(Records provided begins)

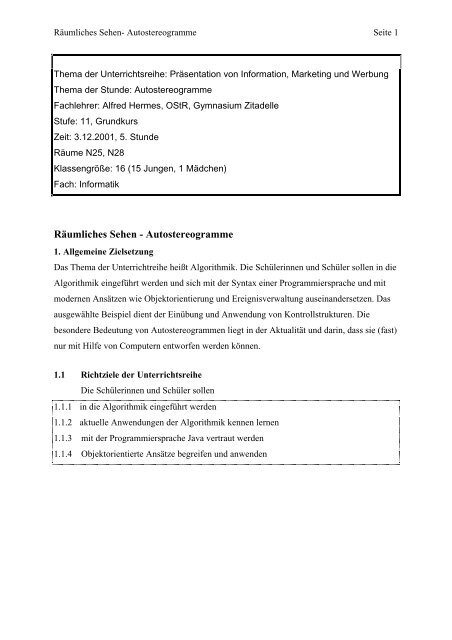 Räumliches Sehen- Autostereogramme Seite 1

Thema der Unterrichtsreihe: Präsentation von Information, Marketing und Werbung
Thema der Stunde: Autostereogramme
Fachlehrer: Alfred Hermes, OStR, Gymnasium Zitadelle
Stufe: 11, Grundkurs
Zeit: 3.12.2001, 5. Stunde
Räume N25, N28
Klassengröße: 16 (15 Jungen, 1 Mädchen)
Fach: Informatik

Räumliches Sehen - Autostereogramme

1. Allgemeine Zielsetzung

Das Thema der Unterrichtreihe heißt Algorithmik. Die Schülerinnen und Schüler sollen in die Algorithmik eingeführt werden und sich mit der Syntax einer Programmiersprache und mit modernen Ansätzen wie Objektorientierung und Ereignisverwaltung auseinandersetzen. Das ausgewählte Beispiel dient der Einübung und Anwendung von Kontrollstrukturen. Die besondere Bedeutung von Autostereogrammen liegt in der Aktualität und darin, dass sie (fast) nur mit Hilfe von Computern entworfen werden können.

1.1 Richtziele der Unterrichtsreihe

Die Schülerinnen und Schüler sollen

1.1.1 in die Algorithmik eingeführt werden
1.1.2 aktuelle Anwendungen der Algorithmik kennen lernen
1.1.3 mit der Programmiersprache Java vertraut werden
1.1.4 Objektorientierte Ansätze begreifen und anwenden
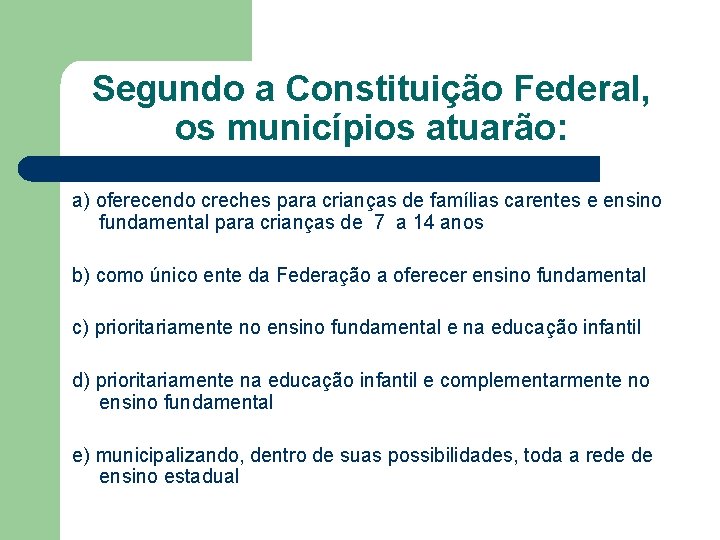 Segundo a Constituição Federal, os municípios atuarão:

a) oferecendo creches para crianças de famílias carentes e ensino fundamental para crianças de 7 a 14 anos

b) como único ente da Federação a oferecer ensino fundamental

c) prioritariamente no ensino fundamental e na educação infantil

d) prioritariamente na educação infantil e complementarmente no ensino fundamental

e) municipalizando, dentro de suas possibilidades, toda a rede de ensino estadual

(Records provided ends)

**Directions:** Above this task is a listing. Restate, word for word and with nothing added, the lines from the one with "Stufe: 11, Grundkurs" through the one with "1. Allgemeine Zielsetzung".

**Response to the exercise:**
Stufe: 11, Grundkurs
Zeit: 3.12.2001, 5. Stunde
Räume N25, N28
Klassengröße: 16 (15 Jungen, 1 Mädchen)
Fach: Informatik

Räumliches Sehen - Autostereogramme

1. Allgemeine Zielsetzung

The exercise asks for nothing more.